Alors que des énergies inquiétantes que l’on croyait disparues se font à nouveau jour en Europe, la Revue Politique et Parlementaire consacre ce numéro, coordonné par Olivier Dard, Jean Garrigues, Pierre-Emmanuel Guigo et Stéphane Rozès, à une question qui tient tout à la fois de la longue durée, de l’inconscient, d’une forme d’énigme également. Dans des sociétés persuadées de leur rationalité, s’interroger sur les imaginaires n’est-ce pas se confronter à une part insondable de nous-mêmes dans ce que nous avons de plus enfoui tant collectivement que personnellement ? C’est à ce voyage que nous invitons nos lecteurs. Ce dossier est important par son sujet évidemment et également par la dimension exceptionnelle de ses contributions et contributeurs. D’aucuns y verront peut-être une visée anthologique, d’autres y souligneront l’imprudence tant l’enjeu est immense anthropologiquement et historiquement. Au moins aurons-nous posé une pierre ou un jalon.

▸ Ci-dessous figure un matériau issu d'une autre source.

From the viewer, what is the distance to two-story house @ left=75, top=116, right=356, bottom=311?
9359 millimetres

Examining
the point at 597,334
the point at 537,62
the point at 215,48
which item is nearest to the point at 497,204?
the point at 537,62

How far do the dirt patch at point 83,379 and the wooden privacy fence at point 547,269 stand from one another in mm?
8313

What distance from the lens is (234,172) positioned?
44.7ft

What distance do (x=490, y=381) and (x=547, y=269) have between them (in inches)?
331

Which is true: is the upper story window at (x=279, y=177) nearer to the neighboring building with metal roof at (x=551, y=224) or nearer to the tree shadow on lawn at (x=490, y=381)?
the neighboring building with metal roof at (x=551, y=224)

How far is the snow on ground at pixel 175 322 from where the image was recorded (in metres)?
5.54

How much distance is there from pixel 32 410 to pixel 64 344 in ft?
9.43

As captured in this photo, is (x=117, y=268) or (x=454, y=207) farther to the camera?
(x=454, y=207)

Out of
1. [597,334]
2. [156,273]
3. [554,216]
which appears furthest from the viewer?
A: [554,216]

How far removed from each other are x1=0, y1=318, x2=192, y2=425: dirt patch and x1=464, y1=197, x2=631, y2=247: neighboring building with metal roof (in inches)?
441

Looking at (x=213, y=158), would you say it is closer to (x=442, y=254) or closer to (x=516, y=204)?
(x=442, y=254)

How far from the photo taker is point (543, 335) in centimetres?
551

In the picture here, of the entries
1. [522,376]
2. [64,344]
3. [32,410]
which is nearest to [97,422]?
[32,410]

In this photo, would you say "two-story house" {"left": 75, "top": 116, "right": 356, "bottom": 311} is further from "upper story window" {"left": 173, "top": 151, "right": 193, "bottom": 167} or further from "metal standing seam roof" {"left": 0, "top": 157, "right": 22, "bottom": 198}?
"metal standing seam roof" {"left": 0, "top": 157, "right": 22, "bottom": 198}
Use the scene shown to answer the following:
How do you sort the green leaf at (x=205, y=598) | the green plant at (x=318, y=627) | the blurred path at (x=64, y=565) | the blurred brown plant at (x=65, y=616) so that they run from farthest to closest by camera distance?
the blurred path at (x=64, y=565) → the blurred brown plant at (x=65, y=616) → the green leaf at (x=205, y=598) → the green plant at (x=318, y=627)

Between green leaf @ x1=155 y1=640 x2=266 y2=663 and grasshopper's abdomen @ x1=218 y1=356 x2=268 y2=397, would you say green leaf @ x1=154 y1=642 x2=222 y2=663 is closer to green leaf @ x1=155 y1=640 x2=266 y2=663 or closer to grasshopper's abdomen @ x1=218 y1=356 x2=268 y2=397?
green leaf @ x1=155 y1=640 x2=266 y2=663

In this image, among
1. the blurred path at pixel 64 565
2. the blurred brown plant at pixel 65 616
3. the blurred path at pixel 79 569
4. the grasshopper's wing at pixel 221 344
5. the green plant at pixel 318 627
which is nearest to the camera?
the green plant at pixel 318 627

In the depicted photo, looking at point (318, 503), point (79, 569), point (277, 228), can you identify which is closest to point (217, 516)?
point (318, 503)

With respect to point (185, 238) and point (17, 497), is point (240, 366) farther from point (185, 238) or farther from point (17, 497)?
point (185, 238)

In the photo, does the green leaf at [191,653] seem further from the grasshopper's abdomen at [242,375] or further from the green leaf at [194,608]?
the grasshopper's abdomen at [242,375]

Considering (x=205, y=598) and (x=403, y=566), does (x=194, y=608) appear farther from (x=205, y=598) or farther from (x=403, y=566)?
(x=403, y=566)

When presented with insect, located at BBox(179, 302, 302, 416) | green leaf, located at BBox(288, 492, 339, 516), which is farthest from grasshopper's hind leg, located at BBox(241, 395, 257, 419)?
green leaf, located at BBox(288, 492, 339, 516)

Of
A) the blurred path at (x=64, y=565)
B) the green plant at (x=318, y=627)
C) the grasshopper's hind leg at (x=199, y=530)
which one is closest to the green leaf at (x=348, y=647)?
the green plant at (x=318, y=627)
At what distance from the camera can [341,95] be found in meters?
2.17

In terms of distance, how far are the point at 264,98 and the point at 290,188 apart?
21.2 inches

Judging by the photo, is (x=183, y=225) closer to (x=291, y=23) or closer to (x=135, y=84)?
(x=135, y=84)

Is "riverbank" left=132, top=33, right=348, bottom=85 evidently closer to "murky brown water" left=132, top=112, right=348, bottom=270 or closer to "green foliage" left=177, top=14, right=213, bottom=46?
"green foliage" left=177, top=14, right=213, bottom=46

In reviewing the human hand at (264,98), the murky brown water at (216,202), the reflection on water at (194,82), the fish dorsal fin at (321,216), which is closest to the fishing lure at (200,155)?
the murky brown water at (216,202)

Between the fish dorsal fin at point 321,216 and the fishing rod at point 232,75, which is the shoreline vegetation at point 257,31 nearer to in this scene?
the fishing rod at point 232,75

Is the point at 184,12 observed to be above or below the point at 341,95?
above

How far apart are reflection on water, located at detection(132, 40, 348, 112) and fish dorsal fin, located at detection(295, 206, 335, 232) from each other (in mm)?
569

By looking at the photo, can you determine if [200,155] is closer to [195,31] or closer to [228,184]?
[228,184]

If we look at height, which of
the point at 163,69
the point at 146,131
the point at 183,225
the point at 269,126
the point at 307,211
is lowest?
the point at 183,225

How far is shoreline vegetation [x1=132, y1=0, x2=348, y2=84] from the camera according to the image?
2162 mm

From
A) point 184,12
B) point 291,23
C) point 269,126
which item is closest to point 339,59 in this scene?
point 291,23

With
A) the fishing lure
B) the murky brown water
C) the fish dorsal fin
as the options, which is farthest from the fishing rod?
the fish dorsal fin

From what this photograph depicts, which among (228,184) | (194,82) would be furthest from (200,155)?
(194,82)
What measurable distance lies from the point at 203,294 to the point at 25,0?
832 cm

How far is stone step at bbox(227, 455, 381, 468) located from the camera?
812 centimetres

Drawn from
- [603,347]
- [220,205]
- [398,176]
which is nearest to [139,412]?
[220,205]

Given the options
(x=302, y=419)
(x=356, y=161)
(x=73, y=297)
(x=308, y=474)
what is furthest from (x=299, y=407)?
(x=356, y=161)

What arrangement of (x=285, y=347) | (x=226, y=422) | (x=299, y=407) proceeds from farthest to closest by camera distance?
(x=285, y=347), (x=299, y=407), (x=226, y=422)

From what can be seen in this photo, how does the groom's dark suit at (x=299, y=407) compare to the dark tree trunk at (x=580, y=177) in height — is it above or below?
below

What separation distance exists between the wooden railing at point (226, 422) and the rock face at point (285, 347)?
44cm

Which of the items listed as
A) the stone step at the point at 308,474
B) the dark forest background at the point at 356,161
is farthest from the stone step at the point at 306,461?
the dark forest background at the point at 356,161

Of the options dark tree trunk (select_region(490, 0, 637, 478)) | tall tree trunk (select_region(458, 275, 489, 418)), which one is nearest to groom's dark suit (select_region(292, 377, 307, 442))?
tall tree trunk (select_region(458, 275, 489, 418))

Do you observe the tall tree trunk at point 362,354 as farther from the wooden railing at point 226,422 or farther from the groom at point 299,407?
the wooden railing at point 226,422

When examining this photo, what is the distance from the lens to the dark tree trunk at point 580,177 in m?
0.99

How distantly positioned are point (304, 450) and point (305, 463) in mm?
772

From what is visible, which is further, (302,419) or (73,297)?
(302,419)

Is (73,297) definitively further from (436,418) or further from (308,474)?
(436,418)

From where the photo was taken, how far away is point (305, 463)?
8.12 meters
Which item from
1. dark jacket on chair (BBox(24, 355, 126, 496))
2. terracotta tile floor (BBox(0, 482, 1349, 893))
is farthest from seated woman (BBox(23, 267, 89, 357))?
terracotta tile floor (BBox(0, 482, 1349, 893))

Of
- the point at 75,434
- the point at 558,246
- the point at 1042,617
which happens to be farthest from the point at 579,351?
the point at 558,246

Il faut, comme dans toute initiative audacieuse, dessiner au préalable les fondations, reconnaître pour la circonstance « les structures élémentaires » de l’objet.
Pierre Legendre ouvre le chemin dans un texte rare ; sa voix est primordiale pour mieux comprendre. Que nous dit-il ? « Toute œuvre passe sous les fourches caudines de l’imaginaire ». Le décor est planté ; il est celui du domaine royal de quelque chose qui entrelace la pensée et l’agir. Dans l’entretien magistral qu’il nous accorde, Alain Supiot, en écho au maître, observe : « notre espèce de singe s’est “dénaturée” en accédant par l’outil et le langage à un univers de symboles qui tout à la fois mettent le réel à distance et donnent prise sur lui ». Du symbolique qui relie apparence et essence au diabolique qui les disjoint, le philosophe du droit esquisse le constat que la contractualisation pervertit la solidité des statuts en congédiant le réel. En prolongement lui aussi, Pierre Musso, distinguant les notions d’imaginaire, de symbolique et d’archétype, acte la dégradation du politique en symbolique mais en focalise le champ des mutations au travers de trois études de cas : Berlusconi, Trump, Macron illustrent, chacun selon des modes opératoires différents, la condition post ou anti-politique de managers d’un État-entreprise. Marcel Gauchet, arpenteur du fait politique s’il en est, a raison de considérer qu’il n’y a pas de politique sans idées, et que l’on ne saurait réduire celle-ci à des infrastructures, ni du spectacle, mais qu’elle obéit à d’autres registres qui de la mémoire aux croyances en déterminent quelques uns des ressorts fondamentaux. Revisitant le livre désormais classique de Raoul Girardet, Mythes et Mythologies politiques, Olivier Dard notifie que l’imaginaire politique constitue aujourd’hui un nouveau segment, et non des moindres, de l’histoire des idées. Embrassant la diversité des civilisations dans lesquelles il pointe le génie propre à chaque peuple, Stéphane Rozès fore plus particulièrement le malaise français qui se métastase à proportion du décalage toujours plus large entre des politiques publiques imposées par la globalisation néolibérale et le substrat culturel d’une nation qui, plus que toute autre, pense le politique dans son aptitude à la maîtrise et à la projection.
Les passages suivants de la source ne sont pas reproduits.